**Supplied material**.
______
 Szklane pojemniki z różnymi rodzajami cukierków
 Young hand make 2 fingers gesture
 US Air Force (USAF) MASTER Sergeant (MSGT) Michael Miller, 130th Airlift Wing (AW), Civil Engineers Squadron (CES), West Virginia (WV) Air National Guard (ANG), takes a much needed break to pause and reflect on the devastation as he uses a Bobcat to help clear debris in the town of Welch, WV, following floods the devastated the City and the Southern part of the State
______
**What needs to be done**.
Repeat this material verbatim.

**Reply**.
 Szklane pojemniki z różnymi rodzajami cukierków
 Young hand make 2 fingers gesture
 US Air Force (USAF) MASTER Sergeant (MSGT) Michael Miller, 130th Airlift Wing (AW), Civil Engineers Squadron (CES), West Virginia (WV) Air National Guard (ANG), takes a much needed break to pause and reflect on the devastation as he uses a Bobcat to help clear debris in the town of Welch, WV, following floods the devastated the City and the Southern part of the State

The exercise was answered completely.